Batch-based processing will be phased out and eventually replaced with continuous production. Achieving more complete quality checks at each stage happens as more physical processes are automated and both production and maintenance schedules are planned out and regulated based on past data.
Contract manufacturing organisations are attracting biopharmaceutical customers who, typically, don’t have in-house manufacturing capabilities. Automation is playing a role in making lines suitable for several products, supporting the trend of smaller, more responsive facilities that concentrate on flexibility, cost efficiency and speed.
Change typically moves at a glacial pace in the pharmaceutical sector, but the industry is embracing technologies to leverage the full potential of the Industrial Internet of Things (IIoT). The IIoT has helped to connect the sector in its ongoing effort to comply with regulations intended to keep drugs safe and to prevent counterfeit products from entering the supply chain.

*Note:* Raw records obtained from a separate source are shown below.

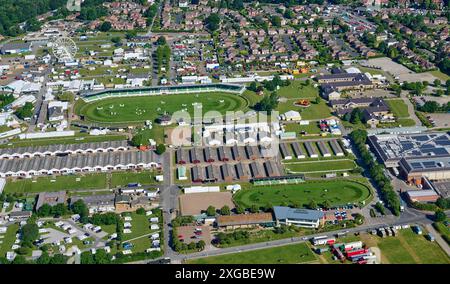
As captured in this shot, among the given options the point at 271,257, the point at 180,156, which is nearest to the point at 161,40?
the point at 180,156

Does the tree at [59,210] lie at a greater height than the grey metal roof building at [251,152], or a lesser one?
greater

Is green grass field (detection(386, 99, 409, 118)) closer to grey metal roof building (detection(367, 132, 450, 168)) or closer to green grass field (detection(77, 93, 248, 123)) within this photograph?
grey metal roof building (detection(367, 132, 450, 168))

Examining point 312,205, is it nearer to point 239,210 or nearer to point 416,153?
point 239,210

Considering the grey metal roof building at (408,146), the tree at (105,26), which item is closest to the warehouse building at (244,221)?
the grey metal roof building at (408,146)

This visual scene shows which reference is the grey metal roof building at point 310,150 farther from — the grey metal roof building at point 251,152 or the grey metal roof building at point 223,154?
the grey metal roof building at point 223,154
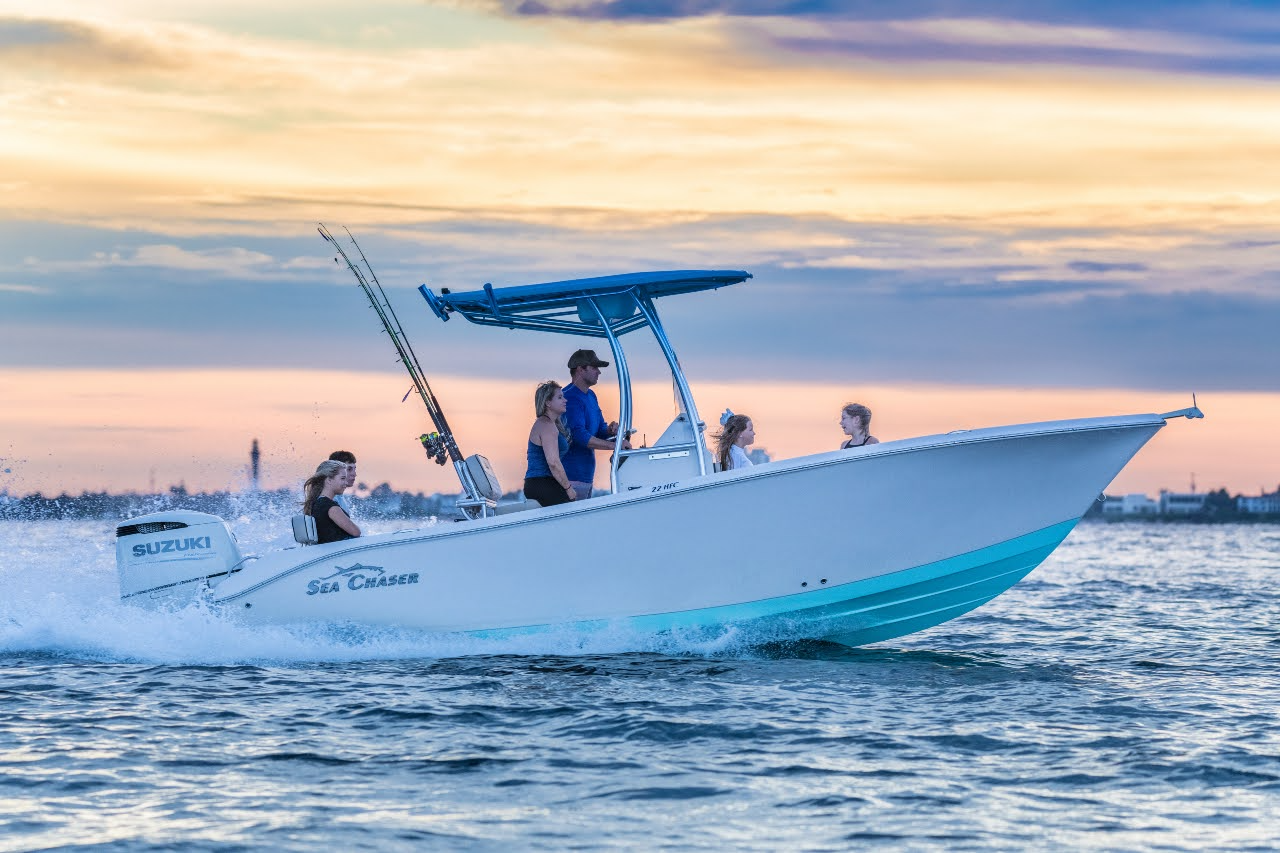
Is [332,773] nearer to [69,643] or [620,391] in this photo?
[620,391]

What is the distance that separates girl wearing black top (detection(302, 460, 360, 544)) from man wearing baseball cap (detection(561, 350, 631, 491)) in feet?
6.19

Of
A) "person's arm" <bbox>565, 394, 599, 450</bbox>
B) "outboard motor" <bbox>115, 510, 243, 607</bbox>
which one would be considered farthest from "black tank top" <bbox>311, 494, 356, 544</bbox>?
"person's arm" <bbox>565, 394, 599, 450</bbox>

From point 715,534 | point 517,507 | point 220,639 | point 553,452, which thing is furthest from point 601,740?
point 220,639

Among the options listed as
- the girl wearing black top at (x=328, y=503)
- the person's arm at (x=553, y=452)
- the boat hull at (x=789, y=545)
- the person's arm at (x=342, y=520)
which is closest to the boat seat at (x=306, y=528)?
the girl wearing black top at (x=328, y=503)

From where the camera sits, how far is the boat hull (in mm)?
10891

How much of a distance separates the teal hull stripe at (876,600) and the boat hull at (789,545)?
12mm

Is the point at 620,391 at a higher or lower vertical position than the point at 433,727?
higher

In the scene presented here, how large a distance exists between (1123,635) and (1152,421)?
5.75 m

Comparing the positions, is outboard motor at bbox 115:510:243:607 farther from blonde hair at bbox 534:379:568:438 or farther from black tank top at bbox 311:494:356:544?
blonde hair at bbox 534:379:568:438

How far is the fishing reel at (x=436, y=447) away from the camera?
11984 mm

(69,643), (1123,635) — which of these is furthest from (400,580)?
(1123,635)

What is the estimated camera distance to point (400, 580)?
38.3 feet

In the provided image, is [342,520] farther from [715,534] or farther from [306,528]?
[715,534]

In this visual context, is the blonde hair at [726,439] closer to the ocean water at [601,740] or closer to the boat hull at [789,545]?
the boat hull at [789,545]
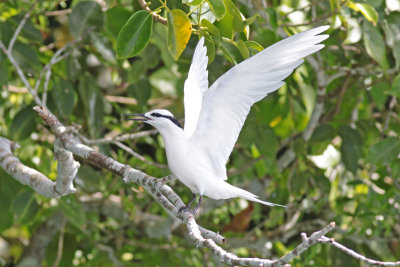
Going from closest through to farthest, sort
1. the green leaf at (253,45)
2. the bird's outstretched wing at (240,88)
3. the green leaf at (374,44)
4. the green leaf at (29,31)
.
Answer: the bird's outstretched wing at (240,88), the green leaf at (253,45), the green leaf at (374,44), the green leaf at (29,31)

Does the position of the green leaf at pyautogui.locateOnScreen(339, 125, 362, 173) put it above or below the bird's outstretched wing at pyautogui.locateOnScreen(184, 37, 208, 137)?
below

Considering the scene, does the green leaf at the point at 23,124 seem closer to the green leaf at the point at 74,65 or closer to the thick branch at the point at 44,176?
the green leaf at the point at 74,65

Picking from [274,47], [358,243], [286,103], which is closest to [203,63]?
[274,47]

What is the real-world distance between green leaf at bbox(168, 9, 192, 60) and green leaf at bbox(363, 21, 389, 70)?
1275mm

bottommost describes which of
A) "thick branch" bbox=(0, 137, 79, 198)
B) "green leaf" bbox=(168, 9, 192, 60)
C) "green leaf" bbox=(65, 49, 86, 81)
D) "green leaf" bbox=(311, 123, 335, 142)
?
"green leaf" bbox=(311, 123, 335, 142)

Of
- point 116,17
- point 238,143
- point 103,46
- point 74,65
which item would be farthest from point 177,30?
point 238,143

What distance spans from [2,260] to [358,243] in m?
2.45

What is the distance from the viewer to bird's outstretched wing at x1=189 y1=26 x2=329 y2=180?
1.96 metres

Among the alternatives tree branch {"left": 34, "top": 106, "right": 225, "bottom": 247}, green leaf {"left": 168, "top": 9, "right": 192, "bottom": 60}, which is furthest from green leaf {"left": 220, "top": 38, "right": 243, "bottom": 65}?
tree branch {"left": 34, "top": 106, "right": 225, "bottom": 247}

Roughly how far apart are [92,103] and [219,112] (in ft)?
4.63

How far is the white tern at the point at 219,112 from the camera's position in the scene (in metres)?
1.99

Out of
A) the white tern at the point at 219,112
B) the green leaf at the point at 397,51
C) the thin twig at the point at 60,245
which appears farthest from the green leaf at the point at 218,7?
the thin twig at the point at 60,245

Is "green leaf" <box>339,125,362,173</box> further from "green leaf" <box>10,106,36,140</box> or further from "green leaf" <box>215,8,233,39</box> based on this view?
"green leaf" <box>10,106,36,140</box>

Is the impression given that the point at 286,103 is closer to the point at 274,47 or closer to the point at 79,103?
the point at 79,103
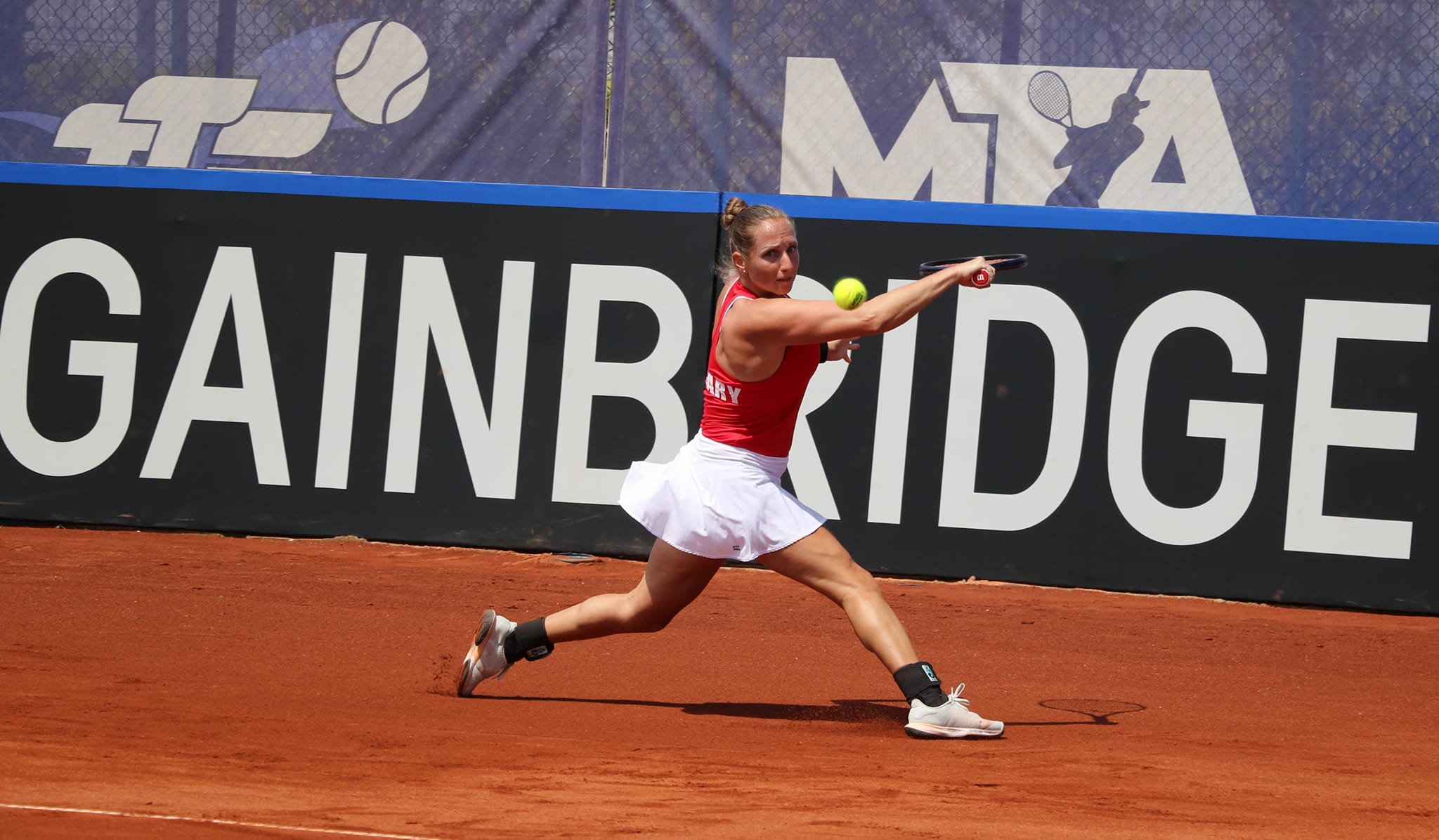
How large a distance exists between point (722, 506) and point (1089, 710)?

As more devices, equipment and production lines become linked, keeping those connections secure from unauthorised access continues to be a top priority.
Because of e-pedigree and serialisation requirements, the pharmaceutical industry has been at the forefront of IIoT breakthroughs in data sharing and connectivity to the degree that IIoT for pharmaceutical manufacturing is now sometimes referred to as IIoT-PM.
IIoT-PM connects intuitive machines and advanced analytics to address growing concerns about compliance and efficiency. Typical types of data being collected on production/packaging lines include production rates, scrap/waste, runtime, OEE, maintenance diagnostics, product tracking, fault time and batch control.
Reference
www.pmmi.org/report/2017-pharmaceutical-and-medical-device-white-paper.